[BEGIN ARTICLE]
In 1986, political influences such as Senator Barry Goldwater sponsored and supported the Goldwater-Nichols Defense Reorganization Act of 1986 that created the United States Special Operations Command (USSOCOM), as the administrative, selection and training support for JSOC and other special operations organizations. In the wake of the terrorist attacks on September 11, 2001 (9/11), Naylor notes former Secretary of Defense, Donald Rumsfeld, was responsible for guiding USSOCOM to take on the global counter terrorist mission and support JSOC, to address the terrorist threat and meet the challenges of the post-9/11 world. JSOC had, until then, existed ‘below the radar’ and was viewed as a cumbersome organization. In the wake of 9/11, it’s reporting to the National Command Authority (NCA) consisting of the American President and Secretary of Defense demanded that it become a much more operationally agile and responsive organization to the NCA leadership – thanks in part to the demands of Rumsfeld.
JSOC has the responsibility to use highly selected and trained special operations forces personnel, combined with a well-honed and focussed ‘all source’ intelligence capability to enable JSOC to respond rapidly to strategic level national requirements. The JSOC Task Force includes the Naval Special Warfare Development Group (DEVGRU), i.e. Seal Team 6; the U.S. Army First Special Operational Detachment or Delta Force; the US Air Force 24th Special Tactics Squadron; units from the Army’s 75th Ranger Regiment; and the 160 Special Operations Aviation Regiment, i.e. Task Force 160. JSOC has a fully integrated command architecture, including intelligence operators and analysts who relentlessly track targets of interest around the globe and seek to provide the ‘actionable intelligence’ that is critical to 3FEA—Find , Fix, Finish, Exploit, Analyse, a cycle that enables a capture or kill mission assignment. As a result, JSOC is designed as an elite commando/raiding force that has a highly honed intelligence capability to undertake low visibility special mission assignments of a tactical nature that has strategic impact. Unlike conventional military forces, JSOC is not designed, equipped or capable of holding ground.
[END ARTICLE]
[BEGIN DATA SUPPLIED]
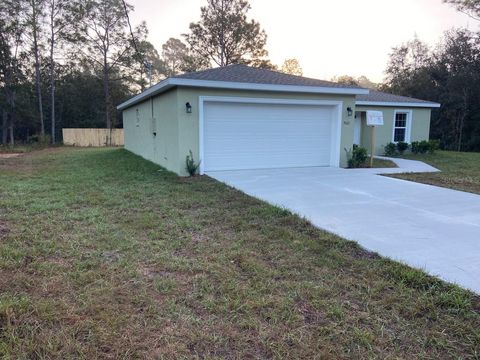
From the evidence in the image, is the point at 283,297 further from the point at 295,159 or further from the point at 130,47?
the point at 130,47

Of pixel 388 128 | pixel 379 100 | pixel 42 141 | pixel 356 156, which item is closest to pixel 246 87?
pixel 356 156

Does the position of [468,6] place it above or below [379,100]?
above

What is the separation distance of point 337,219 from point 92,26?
28.6 meters


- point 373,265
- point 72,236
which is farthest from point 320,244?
point 72,236

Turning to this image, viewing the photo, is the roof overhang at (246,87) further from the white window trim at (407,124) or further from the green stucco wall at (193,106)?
the white window trim at (407,124)

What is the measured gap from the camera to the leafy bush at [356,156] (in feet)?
34.2

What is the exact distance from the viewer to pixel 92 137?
1011 inches

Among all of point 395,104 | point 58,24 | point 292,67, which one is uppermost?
point 58,24

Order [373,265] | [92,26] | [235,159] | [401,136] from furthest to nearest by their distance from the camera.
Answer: [92,26], [401,136], [235,159], [373,265]

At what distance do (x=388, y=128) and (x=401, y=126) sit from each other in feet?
2.69

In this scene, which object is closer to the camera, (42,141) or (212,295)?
(212,295)

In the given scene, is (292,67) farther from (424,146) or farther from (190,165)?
(190,165)

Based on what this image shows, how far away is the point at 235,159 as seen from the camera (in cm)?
978

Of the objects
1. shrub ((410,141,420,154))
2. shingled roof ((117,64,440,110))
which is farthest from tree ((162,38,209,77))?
[END DATA SUPPLIED]
WHAT THIS TASK INVOLVES — Can you continue the text on the Joint Special Operations Command (JSOC) from its final sentence?

WRITTEN ANSWER —
Like other elite special operations force (SOF) organizations, JSOC’s units are successful due to their intelligence preparation, combined with their individual and team skills. These depend upon the synergy created by combining sound planning, surprise, speed of action and targeted violence. Naylor reveals JSOC’s successes, in particular their ‘man hunting capabilities’ and locating and killing key strategic personalities such as Saddam Hussein, Osama bin Laden and Al Qaeda in Iraq (AQI) leader, Abu Musab al-Zarqawi. (The AQI later morphed into the Islamic State. Through numerous exclusive interviews, Naylor’s ability to penetrate JSOC’s secretive SOF community gives the reader a balanced insight into the activities, political issues, successes, failures and frustrations experienced by JSOC over the past 35 years.
JSOC has been commanded by some of the best-known innovative military leaders of our time, such as General Stanley McChrystal and Admiral William H. McRaven. Naylor acknowledges that the Director of Intelligence for US Central Command, Michael T. Flynn, facilitated the development of a full-spectrum intelligence capability that integrated reconnaissance and surveillance capabilities, as well as humint intelligence capability. Flynn embedded representatives of the Central Intelligence Agency (CIA) into the intelligence architecture to enable the generation of timely and accurate intelligence. Combined with a dedicated and relentless group of elite soldiers, this capacity has enabled JSOC’s continued success to target terrorist leadership, conduct capture or kill operations and disrupt terrorist networks in Afghanistan, Iraq and likely Syria, as well as a host of other nations where they operate.
Naylor’s book is also about the transformation from a nascent JSOC organization that was initially focused on a slow-moving, methodical, command-and-control centric approach, dedicated to the counter terrorist/hostage-rescue mission to a force that is responsive, well supported and ruthlessly innovative and empowered. This book is a must-read for those interested in how the ‘Long War’, formerly known as the Global War on Terrorism is operationalized by JSOC, the challenges JSOC has faced, and how they have adapted to the present realities. Sean Naylor has written an excellent study that provides the reader an appreciation of the myriad of challenges faced by the highly dedicated and professional men and women within JSOC.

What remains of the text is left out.